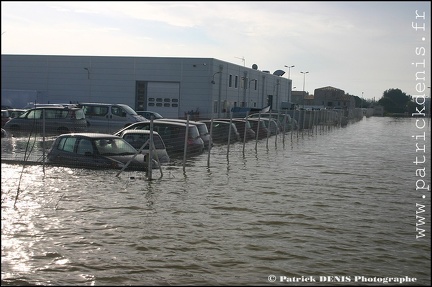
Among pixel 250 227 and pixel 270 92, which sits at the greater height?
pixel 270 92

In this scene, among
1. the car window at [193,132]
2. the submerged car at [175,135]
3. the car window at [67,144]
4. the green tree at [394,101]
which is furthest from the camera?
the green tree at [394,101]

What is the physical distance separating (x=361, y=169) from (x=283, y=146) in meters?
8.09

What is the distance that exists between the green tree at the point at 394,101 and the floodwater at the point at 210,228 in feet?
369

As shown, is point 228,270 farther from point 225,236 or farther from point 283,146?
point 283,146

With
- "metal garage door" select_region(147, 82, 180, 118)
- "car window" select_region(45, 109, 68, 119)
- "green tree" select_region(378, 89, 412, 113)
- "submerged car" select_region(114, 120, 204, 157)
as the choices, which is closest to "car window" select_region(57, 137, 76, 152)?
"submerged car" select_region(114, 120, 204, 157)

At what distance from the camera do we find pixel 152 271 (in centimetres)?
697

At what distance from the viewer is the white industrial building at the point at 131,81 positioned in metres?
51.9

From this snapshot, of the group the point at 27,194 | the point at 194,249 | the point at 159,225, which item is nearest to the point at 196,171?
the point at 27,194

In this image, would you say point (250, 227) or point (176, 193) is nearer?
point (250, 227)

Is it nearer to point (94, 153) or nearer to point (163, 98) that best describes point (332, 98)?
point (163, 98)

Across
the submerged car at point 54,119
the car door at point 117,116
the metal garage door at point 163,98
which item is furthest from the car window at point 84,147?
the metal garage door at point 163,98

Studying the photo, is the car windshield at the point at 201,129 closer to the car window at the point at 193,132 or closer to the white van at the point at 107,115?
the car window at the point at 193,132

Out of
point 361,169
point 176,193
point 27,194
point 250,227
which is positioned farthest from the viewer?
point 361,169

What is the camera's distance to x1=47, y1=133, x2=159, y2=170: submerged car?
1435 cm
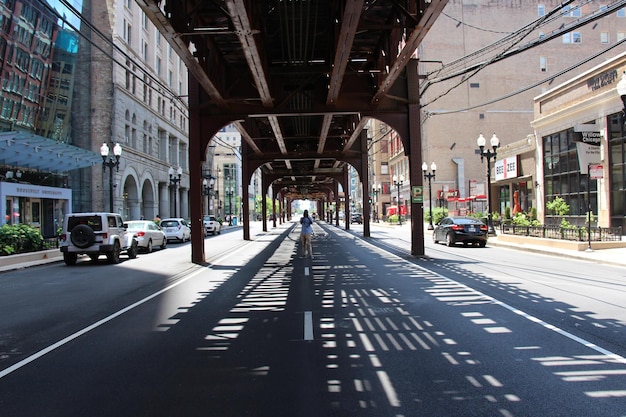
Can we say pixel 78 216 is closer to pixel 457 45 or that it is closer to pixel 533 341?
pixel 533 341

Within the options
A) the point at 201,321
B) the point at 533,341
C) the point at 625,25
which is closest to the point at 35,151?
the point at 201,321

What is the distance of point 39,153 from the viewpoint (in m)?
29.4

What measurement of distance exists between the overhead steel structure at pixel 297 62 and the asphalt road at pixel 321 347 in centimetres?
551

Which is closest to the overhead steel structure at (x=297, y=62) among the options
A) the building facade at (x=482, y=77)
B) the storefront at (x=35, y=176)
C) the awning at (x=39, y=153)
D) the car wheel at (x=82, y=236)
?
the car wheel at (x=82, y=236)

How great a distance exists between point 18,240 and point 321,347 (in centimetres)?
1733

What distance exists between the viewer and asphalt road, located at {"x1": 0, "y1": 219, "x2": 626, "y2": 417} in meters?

# # # # # # #

#### WHAT THE TASK ASKS
Render each line of the data above as one string in a JSON list, leaving out blank lines and the pictures.

#### EXERCISE OUTPUT
[
  "Among pixel 250 227 and pixel 270 92, which sits at the greater height?",
  "pixel 270 92",
  "In this scene, among",
  "1. the car window at [193,132]",
  "2. the submerged car at [175,135]",
  "3. the car window at [67,144]",
  "4. the green tree at [394,101]",
  "which is furthest from the camera?",
  "the green tree at [394,101]",
  "What is the physical distance separating (x=361, y=169) from (x=283, y=146) in meters?",
  "8.09",
  "What is the distance that exists between the green tree at the point at 394,101 and the floodwater at the point at 210,228 in feet?",
  "369",
  "As shown, is point 228,270 farther from point 225,236 or farther from point 283,146?",
  "point 283,146",
  "With",
  "- \"metal garage door\" select_region(147, 82, 180, 118)",
  "- \"car window\" select_region(45, 109, 68, 119)",
  "- \"green tree\" select_region(378, 89, 412, 113)",
  "- \"submerged car\" select_region(114, 120, 204, 157)",
  "as the choices, which is closest to \"car window\" select_region(57, 137, 76, 152)?",
  "\"submerged car\" select_region(114, 120, 204, 157)",
  "At what distance from the camera do we find pixel 152 271 (in centimetres)?",
  "697",
  "At what distance from the viewer is the white industrial building at the point at 131,81 positioned in metres?",
  "51.9",
  "From this snapshot, of the group the point at 27,194 | the point at 194,249 | the point at 159,225, which item is nearest to the point at 196,171?",
  "the point at 27,194",
  "In this image, would you say point (250, 227) or point (176, 193) is nearer?",
  "point (250, 227)",
  "Is it nearer to point (94, 153) or nearer to point (163, 98) that best describes point (332, 98)?",
  "point (163, 98)",
  "Across",
  "the submerged car at point 54,119",
  "the car door at point 117,116",
  "the metal garage door at point 163,98",
  "which item is furthest from the car window at point 84,147?",
  "the metal garage door at point 163,98",
  "Studying the photo, is the car windshield at the point at 201,129 closer to the car window at the point at 193,132 or closer to the white van at the point at 107,115?",
  "the car window at the point at 193,132",
  "Out of",
  "point 361,169",
  "point 176,193",
  "point 27,194",
  "point 250,227",
  "which is positioned farthest from the viewer?",
  "point 361,169",
  "What is the camera's distance to x1=47, y1=133, x2=159, y2=170: submerged car?",
  "1435 cm",
  "Can we say pixel 78 216 is closer to pixel 457 45 or that it is closer to pixel 533 341?",
  "pixel 533 341",
  "Within the options",
  "A) the point at 201,321",
  "B) the point at 533,341",
  "C) the point at 625,25",
  "which is closest to the point at 35,151?",
  "the point at 201,321",
  "What is the distance of point 39,153 from the viewpoint (in m)?",
  "29.4",
  "What measurement of distance exists between the overhead steel structure at pixel 297 62 and the asphalt road at pixel 321 347 in centimetres?",
  "551",
  "Which is closest to the overhead steel structure at (x=297, y=62) among the options",
  "A) the building facade at (x=482, y=77)",
  "B) the storefront at (x=35, y=176)",
  "C) the awning at (x=39, y=153)",
  "D) the car wheel at (x=82, y=236)",
  "?",
  "the car wheel at (x=82, y=236)",
  "How great a distance exists between point 18,240 and point 321,347 (in centimetres)?",
  "1733",
  "What distance exists between the viewer and asphalt road, located at {\"x1\": 0, \"y1\": 219, \"x2\": 626, \"y2\": 417} in meters?"
]